> **EXTRACTED TEXT**:
»»

# Who is the fastest white guy in the NFL?



## beef1995 (Nov 25, 2010)

besides wes welker


----------



## MDR (Nov 25, 2010)

Fastest white guy is probably Kevin Curtis of the Eagles.  He ran a 4.21 40 yd dash a couple years back, which is world class speed.


----------



## min0 lee (Nov 25, 2010)

One of the fastest I ever saw was Don Beebe from the Buffalo Bills.

Wiki



> Prior to the NFL draft, Beebe was timed at 4.21 in the 40 yard dash, which he ran barefoot. He could run a 4.3 in full pads, and is still considered one of the fastest players in NFL history.


----------



## min0 lee (Nov 25, 2010)




----------



## beef1995 (Nov 25, 2010)

what do you think the average 40 yard dash is for a medium sized 15 year old?


----------



## Doublebase (Nov 25, 2010)

What about that Danny Woodhead guy from the Pats?  He is pretty damn fast.


----------



## beef1995 (Nov 25, 2010)

oh yea haha forgot about him


----------



## davegmb (Nov 25, 2010)

I reckon its the Titans new punt returner Marc Marinari hes rapid






YouTube Video


----------



## MDR (Nov 25, 2010)

Interesting stuff-

Danny Woodhead ran an excellent 40 time of 4.33 at pro day, and also ran the 100 meters in 10.5 in college.  Tremendous times in the quickness and agility drills at pro day as well.

Marc Mariani ran a 4.48 40 at pro day

Of course, sometimes agility drills and 40 times don't tell the whole story.  Some guys have field speed that seems to excel any timed drill.  In any case, very fast guys.


----------



## davegmb (Nov 25, 2010)

MDR said:


> Interesting stuff-
> 
> Danny Woodhead ran an excellent 40 time of 4.33 at pro day, and also ran the 100 meters in 10.5 in college. Tremendous times in the quickness and agility drills at pro day as well.
> 
> ...

««

> **MATERIAL SHOWN**:
»»

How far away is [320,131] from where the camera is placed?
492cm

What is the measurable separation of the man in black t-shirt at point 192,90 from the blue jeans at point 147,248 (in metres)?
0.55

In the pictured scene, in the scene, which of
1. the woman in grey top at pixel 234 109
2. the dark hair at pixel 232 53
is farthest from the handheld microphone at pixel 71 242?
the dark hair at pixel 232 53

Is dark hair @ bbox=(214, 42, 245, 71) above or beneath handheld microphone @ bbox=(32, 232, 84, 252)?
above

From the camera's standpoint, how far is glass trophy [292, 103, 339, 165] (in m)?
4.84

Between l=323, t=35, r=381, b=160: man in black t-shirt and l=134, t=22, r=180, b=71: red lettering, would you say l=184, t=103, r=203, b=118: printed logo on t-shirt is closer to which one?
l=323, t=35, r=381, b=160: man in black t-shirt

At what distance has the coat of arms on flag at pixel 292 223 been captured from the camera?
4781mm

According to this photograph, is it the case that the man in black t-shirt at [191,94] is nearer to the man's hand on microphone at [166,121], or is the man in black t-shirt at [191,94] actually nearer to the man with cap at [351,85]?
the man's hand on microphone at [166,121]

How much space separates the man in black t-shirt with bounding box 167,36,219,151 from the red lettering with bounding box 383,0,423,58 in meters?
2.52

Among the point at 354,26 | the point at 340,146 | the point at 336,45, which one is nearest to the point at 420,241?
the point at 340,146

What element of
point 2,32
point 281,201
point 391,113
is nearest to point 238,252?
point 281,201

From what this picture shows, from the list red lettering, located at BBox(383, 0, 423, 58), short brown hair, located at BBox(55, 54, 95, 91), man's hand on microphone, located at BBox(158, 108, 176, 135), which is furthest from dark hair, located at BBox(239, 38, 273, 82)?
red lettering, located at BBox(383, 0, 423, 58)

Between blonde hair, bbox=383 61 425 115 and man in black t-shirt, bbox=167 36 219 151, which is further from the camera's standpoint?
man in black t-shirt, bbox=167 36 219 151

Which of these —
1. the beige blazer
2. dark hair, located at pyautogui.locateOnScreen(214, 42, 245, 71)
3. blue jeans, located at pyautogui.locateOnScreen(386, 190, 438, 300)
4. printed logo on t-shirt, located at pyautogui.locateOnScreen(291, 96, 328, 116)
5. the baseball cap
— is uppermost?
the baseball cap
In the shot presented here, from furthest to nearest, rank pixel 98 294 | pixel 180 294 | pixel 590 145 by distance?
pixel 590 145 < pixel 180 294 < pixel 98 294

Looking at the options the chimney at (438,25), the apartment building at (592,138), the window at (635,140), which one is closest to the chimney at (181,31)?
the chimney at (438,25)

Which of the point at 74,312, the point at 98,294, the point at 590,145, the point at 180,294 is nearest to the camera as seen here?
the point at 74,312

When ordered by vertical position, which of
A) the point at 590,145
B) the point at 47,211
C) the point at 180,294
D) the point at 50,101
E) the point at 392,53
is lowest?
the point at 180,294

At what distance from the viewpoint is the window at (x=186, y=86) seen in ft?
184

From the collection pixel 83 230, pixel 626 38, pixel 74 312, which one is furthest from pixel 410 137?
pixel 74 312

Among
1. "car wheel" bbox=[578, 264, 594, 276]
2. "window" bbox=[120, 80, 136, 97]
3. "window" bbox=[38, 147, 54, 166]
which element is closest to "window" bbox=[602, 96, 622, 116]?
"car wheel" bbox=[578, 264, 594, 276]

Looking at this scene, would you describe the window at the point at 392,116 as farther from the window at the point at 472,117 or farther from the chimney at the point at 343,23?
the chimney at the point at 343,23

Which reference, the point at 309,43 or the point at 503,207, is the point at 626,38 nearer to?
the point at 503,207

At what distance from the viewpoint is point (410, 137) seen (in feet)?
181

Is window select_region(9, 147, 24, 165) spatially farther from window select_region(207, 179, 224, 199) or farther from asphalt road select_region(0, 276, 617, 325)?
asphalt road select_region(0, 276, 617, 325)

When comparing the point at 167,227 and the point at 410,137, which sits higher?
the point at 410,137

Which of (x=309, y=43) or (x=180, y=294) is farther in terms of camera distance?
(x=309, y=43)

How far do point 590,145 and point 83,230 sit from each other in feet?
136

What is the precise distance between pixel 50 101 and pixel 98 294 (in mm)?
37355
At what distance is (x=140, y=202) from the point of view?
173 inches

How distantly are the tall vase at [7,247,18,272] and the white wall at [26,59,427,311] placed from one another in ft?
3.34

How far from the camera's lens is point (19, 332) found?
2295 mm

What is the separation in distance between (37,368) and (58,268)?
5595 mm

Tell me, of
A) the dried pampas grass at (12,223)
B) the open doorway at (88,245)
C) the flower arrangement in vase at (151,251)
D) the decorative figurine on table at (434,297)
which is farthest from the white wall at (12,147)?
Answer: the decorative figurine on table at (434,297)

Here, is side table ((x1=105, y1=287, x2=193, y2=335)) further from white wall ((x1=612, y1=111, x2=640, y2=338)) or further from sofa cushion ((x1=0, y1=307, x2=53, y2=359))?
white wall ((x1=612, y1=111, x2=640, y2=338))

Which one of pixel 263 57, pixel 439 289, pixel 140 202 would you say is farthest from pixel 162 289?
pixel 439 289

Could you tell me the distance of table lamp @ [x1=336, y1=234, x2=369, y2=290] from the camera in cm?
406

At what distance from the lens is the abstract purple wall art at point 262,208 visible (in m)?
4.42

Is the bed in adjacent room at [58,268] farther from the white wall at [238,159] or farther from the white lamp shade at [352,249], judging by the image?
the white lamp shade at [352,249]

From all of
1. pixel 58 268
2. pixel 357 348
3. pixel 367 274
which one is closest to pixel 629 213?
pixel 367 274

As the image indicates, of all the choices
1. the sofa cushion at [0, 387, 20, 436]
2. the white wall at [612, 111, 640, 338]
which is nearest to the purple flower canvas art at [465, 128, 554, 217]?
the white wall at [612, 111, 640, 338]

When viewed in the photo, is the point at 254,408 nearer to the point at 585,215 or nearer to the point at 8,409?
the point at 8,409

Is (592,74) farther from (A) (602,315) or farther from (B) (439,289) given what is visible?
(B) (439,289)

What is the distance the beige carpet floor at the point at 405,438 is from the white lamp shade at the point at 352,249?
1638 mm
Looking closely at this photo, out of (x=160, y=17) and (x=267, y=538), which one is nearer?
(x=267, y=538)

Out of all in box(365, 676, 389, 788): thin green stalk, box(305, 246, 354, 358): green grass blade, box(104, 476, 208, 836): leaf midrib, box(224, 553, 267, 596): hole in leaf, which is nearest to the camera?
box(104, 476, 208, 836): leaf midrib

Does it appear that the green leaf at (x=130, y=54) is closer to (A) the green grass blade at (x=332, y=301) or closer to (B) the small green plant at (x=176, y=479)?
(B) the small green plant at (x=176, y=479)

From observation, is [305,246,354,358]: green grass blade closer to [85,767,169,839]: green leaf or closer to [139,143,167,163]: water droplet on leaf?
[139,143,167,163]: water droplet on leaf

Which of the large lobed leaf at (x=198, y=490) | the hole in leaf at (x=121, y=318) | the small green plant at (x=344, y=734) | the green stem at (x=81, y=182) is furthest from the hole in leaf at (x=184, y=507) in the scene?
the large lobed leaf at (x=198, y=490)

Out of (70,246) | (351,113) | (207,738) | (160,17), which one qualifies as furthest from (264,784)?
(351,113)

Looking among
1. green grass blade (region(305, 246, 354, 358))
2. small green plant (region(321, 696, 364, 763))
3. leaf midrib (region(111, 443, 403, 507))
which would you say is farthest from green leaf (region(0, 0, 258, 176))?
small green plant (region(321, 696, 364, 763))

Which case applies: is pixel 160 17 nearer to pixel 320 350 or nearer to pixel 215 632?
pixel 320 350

««

> **TASK INSTRUCTIONS**:
[A] Summarize the NFL speed thread in two sentences.
[B] Resume the NFL speed thread after its last line, carrying on the final post.
The data above has no connection to the NFL speed thread.

> **THE RESPONSES**:
[A] A forum user asks who the fastest white player in the NFL is besides Wes Welker, and replies name Kevin Curtis, Don Beebe and Danny Woodhead, with Curtis and Beebe each credited with a 4.21 40-yard dash. One reply adds that Woodhead ran a 4.33 40 at pro day and the 100 meters in 10.5 in college, while noting that 40 times and agility drills don't always tell the whole story.

[B]
 
Agree completely with this. There are so many guys out there who have quick 40 times but doesnt necessary make them a good player. Other factors such as being ellusive with the speed, brave and durable are massive factors too, especially the bravery one.


----------



## min0 lee (Nov 25, 2010)

Bebee made the most of his speed.


----------



## MDR (Nov 25, 2010)

min0 lee said:


> Bebee made the most of his speed.



I remember he had a rep as an extremely hard worker, and a good teammate.  Too bad he'll always be remembered for the Leon Lett deal.  At least he was on the right end of the play.  Love the guys who come from nowhere and have great careers like that.


----------



## beef1995 (Nov 26, 2010)

what about oakland raiders receiver nick miller?


----------



## MDR (Nov 26, 2010)

Ran a 4.29 40, but hasn't contributed much due to injuries.


----------



## Chain Link (Nov 26, 2010)

Fastest white meat out there.


----------



## vortrit (Nov 27, 2010)

Chain Link said:


> Fastest white meat out there.



lawl!


----------



## beef1995 (Nov 27, 2010)

why are white people usually slower then other races?


----------



## SFW (Nov 27, 2010)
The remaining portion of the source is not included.